Work to complete: Say whether each statement agrees with the event listings: (a) DragProv takes place at The Brick at 9:30 pm; (b) tickets for Aloha, Aloha, Or When I Was Queen cost $10; (c) the film Eliza Bent uses in the show was made in 1996. Answer each with yes or no and quote the words of the listings that decide it.

Page excerpt:
THURSDAY
DragProv
Thursday, April 5 at The Brick, 9:30 pm: $10
Drag queens and improv comedy don’t always go hand-in-hand, which sometimes seems for the best, but come Thursday they will. Presented as part of the new Brooklyn Comedy Collective, currently in residence at Williamsburg’s The Brick, DragProv is pretty much exactly how it sounds. Indeed, you will be able to experience awe-inspiring lip-sync, laugh-inspiring improv, and probably some funny lip-syncs that have some component of improv to them, who knows. I don’t make the rules. Hosts Queef Latifa and Annie AssQueef (are they related? I don’t know) will welcome performers Golden Delicious, Devine Madness, Kiko Soiree, Miranda Samantha, and Gosford Park to do their thing, whatever it may be.
FRIDAY
Aloha, Aloha, Or When I Was Queen
Now through April 21 at Abrons Arts Center, 8 pm: $20
Unless you’ve been living under a rock or purposefully pressing your hands to your ears and yelling “la la la I can’t hear you” any time the term is mentioned, you probably know about cultural appropriation. Whether it’s impassioned statements explaining why it’s ill-advised or conservative screed claiming it isn’t real, nowadays it’s hard to avoid. Performer and playwright Eliza Bent’s latest offering Aloha, Aloha, Or When I Was Queen tackles the issue head-on, using a film she made in 1996 for a school project where she portrays a Hawaiian queen as a jumping-off point. Listen, when I was like seven years old I played Rosa Parks in a school presentation and thank god I only thought to buy a wig and nothing else. But no one discouraged me! Grade school is a weird place, especially for performers, because you are usually told you can play whoever because it is just school. But these permissions often stay with us beyond graduation and plant insidious seeds! So, I am interested to see how Bent spins all of this into one of her usually-wacky narratives.

Provided information:
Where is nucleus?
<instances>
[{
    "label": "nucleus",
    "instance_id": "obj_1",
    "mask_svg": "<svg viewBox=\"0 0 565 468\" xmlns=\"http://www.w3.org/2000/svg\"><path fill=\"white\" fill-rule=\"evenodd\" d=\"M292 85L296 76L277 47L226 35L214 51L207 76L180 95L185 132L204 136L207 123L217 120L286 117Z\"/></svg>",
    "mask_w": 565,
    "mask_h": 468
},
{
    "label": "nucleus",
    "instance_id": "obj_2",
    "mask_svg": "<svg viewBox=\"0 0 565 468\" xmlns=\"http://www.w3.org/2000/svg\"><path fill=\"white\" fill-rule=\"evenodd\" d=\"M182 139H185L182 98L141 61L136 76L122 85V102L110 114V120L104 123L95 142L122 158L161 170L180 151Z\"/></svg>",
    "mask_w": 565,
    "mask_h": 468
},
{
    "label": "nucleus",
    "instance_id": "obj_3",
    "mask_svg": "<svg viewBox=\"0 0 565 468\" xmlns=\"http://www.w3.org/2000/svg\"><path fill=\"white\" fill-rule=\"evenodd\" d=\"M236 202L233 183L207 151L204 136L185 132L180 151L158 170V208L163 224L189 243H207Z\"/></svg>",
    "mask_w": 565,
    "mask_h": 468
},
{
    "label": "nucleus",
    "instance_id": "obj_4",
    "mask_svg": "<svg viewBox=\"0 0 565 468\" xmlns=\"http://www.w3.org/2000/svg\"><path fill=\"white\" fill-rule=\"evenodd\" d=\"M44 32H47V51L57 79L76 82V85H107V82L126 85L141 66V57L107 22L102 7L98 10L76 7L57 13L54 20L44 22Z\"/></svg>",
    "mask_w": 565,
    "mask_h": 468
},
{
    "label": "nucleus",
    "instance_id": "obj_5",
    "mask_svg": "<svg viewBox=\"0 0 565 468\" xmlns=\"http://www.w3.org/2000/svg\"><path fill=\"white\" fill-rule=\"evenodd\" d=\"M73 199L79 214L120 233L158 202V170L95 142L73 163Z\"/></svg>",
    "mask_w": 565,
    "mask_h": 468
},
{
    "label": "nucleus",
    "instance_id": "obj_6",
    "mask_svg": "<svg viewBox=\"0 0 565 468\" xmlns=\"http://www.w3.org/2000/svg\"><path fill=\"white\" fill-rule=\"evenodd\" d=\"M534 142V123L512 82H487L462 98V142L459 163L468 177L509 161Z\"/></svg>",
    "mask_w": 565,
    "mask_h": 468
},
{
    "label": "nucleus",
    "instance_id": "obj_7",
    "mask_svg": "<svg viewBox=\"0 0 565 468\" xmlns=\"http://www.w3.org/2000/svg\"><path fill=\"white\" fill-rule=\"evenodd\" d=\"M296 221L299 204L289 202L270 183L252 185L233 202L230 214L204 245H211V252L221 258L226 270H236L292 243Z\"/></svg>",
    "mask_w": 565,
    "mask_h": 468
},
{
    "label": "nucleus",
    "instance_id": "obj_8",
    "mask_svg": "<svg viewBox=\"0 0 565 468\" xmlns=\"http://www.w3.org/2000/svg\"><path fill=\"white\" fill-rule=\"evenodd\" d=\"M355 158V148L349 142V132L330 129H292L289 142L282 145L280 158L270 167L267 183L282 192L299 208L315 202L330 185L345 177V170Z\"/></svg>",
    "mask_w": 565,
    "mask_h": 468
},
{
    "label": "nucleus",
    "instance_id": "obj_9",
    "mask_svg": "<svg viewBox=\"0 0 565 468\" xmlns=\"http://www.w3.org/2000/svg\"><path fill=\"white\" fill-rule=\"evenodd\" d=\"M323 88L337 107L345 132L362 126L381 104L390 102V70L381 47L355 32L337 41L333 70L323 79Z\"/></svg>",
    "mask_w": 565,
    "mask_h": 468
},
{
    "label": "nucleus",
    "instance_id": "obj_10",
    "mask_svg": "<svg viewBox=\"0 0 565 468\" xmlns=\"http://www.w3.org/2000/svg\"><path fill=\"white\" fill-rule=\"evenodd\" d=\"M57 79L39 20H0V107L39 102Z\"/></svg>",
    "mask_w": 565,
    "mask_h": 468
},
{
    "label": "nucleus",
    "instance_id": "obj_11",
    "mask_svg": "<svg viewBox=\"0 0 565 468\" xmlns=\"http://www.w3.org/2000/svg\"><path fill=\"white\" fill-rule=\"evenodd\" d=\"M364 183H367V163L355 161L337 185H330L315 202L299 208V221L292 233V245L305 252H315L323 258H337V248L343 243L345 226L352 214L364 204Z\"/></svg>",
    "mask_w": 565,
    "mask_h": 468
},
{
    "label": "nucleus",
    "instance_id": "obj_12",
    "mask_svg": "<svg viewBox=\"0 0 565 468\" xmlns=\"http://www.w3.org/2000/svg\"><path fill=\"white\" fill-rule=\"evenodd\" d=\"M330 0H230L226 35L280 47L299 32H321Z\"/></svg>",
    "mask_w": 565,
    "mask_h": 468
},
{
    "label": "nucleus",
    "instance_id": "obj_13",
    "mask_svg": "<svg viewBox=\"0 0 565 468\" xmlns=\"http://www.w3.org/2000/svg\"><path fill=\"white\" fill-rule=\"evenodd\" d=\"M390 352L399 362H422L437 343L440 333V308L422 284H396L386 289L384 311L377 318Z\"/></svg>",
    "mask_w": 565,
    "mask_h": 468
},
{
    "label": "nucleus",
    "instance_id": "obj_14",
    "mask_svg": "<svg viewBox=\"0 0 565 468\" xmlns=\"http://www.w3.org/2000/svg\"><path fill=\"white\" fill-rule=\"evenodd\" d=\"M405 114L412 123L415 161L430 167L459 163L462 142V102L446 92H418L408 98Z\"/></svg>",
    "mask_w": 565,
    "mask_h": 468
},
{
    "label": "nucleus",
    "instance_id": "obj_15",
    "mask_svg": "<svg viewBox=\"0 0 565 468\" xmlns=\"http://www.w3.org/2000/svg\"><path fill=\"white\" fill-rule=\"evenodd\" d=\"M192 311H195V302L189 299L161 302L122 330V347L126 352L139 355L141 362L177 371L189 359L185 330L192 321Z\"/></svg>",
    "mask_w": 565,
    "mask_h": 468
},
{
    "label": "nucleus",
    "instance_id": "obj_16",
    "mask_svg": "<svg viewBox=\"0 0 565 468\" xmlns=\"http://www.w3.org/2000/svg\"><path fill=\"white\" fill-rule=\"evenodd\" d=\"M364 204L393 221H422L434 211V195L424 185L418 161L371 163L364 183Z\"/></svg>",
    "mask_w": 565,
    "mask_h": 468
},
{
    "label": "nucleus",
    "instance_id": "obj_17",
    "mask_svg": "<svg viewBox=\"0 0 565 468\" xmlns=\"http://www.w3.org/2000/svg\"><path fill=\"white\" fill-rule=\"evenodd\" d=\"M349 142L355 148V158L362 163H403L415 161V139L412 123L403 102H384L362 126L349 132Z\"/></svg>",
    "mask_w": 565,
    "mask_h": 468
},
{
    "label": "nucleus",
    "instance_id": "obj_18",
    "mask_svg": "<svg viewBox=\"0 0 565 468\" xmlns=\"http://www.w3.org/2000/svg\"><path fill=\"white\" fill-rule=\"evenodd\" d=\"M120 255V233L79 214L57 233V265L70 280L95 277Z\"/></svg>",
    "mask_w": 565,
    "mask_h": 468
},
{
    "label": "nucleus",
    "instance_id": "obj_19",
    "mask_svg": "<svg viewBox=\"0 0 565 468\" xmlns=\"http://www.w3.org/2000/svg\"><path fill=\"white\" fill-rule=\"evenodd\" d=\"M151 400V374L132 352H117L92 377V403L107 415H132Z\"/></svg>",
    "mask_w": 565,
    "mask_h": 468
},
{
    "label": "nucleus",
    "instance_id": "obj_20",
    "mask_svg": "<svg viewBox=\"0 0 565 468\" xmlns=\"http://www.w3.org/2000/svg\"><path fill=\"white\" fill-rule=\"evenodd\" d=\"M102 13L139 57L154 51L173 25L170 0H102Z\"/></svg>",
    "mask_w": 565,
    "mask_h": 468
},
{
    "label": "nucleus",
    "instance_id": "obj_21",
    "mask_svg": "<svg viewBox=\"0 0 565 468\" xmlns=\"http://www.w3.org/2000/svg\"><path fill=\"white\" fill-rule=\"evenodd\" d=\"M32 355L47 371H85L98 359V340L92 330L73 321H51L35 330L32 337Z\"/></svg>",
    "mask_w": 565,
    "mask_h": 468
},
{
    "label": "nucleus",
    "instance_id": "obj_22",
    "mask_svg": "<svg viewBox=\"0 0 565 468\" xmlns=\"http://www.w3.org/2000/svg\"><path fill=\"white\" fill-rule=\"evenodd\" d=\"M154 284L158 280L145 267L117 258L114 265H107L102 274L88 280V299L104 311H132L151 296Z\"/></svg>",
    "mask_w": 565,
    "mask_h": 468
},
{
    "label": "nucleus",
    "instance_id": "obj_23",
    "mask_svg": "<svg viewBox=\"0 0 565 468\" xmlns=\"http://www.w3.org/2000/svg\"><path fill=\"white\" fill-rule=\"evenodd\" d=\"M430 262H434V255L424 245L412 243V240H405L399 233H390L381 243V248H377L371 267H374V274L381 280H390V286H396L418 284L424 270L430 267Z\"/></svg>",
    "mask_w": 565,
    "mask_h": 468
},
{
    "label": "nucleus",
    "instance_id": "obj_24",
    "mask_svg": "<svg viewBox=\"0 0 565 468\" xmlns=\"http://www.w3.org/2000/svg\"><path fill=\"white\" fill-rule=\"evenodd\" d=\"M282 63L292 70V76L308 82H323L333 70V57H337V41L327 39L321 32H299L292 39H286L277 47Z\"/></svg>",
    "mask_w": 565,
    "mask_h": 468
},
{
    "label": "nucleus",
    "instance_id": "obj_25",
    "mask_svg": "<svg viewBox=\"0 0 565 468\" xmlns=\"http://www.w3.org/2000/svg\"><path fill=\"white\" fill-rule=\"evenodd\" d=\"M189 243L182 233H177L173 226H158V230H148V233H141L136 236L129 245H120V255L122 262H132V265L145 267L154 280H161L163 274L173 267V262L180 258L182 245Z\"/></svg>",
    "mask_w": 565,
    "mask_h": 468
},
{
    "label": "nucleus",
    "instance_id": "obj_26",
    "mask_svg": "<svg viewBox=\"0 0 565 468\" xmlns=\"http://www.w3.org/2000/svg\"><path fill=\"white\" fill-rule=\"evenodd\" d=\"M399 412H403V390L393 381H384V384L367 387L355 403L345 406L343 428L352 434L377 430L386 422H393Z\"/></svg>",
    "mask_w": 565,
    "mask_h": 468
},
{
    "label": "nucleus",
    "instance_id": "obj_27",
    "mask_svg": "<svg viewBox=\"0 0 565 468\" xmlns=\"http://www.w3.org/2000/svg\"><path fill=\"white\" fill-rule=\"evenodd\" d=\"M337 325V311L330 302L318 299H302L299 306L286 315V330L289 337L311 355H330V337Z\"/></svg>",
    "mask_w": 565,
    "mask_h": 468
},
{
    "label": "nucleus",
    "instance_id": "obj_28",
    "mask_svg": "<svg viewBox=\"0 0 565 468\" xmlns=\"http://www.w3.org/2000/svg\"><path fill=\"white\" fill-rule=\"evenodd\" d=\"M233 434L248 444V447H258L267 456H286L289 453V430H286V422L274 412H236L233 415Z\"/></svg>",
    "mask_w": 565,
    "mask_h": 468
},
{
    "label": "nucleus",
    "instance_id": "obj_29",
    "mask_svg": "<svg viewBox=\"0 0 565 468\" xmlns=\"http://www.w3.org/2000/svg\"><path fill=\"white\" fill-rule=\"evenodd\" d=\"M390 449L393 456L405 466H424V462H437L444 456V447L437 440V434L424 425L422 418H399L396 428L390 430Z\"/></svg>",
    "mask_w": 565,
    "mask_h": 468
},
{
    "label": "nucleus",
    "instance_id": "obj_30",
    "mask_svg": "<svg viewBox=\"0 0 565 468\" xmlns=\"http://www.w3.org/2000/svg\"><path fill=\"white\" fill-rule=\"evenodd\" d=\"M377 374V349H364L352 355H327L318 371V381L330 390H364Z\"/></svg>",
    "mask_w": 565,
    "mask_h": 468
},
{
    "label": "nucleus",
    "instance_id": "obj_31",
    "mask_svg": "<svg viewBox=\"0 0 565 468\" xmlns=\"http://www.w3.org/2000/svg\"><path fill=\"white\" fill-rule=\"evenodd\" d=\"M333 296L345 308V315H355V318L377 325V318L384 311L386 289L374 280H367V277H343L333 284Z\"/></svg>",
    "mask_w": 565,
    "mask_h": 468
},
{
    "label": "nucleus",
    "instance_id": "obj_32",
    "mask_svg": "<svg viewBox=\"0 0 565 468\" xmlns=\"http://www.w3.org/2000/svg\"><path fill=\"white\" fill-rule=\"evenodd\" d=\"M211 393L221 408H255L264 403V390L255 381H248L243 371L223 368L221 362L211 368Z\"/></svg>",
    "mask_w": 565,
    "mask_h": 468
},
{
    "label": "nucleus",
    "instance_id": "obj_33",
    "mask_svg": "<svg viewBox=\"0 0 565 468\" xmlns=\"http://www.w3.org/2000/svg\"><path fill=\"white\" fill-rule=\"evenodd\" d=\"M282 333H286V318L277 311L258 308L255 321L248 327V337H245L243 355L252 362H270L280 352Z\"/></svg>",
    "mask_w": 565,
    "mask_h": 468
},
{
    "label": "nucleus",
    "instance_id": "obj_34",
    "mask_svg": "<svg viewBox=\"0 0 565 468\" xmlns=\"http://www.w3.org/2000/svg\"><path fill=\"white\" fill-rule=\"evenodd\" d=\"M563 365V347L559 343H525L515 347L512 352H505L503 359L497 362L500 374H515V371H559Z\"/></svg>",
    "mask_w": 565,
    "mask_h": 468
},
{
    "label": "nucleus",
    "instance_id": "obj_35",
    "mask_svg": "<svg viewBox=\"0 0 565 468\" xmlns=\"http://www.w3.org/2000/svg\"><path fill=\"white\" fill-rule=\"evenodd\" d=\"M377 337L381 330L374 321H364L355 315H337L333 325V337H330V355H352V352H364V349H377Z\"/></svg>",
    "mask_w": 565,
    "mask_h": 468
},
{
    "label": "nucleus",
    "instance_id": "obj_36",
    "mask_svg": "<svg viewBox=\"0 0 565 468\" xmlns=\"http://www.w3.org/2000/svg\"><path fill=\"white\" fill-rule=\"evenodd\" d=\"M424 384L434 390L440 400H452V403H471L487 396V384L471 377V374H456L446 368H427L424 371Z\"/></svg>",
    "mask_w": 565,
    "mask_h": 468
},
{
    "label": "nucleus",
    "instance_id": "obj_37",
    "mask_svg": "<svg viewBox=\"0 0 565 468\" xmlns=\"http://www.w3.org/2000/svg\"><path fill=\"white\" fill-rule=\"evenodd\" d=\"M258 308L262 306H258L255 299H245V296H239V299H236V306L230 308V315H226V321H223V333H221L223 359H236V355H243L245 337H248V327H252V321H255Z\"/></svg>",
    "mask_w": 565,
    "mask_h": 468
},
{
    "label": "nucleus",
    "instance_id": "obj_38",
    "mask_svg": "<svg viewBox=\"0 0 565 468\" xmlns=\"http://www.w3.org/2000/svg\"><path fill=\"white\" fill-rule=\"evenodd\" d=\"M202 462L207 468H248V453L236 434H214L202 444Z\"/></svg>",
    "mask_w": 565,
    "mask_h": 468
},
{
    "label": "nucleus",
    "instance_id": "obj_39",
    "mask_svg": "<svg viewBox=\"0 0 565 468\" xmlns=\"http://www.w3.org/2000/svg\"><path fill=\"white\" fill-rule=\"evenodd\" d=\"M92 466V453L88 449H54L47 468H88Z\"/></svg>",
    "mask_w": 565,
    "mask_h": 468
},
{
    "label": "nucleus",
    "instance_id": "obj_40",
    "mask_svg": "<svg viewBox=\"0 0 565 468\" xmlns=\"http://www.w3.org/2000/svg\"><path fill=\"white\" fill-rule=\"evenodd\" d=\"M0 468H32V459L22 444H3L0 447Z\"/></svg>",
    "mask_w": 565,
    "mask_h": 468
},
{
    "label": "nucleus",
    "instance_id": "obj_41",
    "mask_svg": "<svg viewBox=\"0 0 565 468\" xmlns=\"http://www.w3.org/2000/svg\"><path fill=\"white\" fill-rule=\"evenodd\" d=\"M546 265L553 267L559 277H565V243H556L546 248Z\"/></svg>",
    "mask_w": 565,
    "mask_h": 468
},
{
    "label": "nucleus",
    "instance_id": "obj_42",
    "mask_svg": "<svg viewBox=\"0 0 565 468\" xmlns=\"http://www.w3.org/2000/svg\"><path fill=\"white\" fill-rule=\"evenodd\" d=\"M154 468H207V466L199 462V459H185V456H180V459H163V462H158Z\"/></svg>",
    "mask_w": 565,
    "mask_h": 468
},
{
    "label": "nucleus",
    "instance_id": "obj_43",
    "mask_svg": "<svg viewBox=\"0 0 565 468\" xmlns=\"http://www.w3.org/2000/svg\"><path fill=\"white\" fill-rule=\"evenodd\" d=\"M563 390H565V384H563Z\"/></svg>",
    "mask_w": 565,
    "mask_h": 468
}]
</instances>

Task response:
(a) Yes: "Thursday, April 5 at The Brick, 9:30 pm: $10"
(b) No: "Now through April 21 at Abrons Arts Center, 8 pm: $20"
(c) Yes: "using a film she made in 1996 for a school project"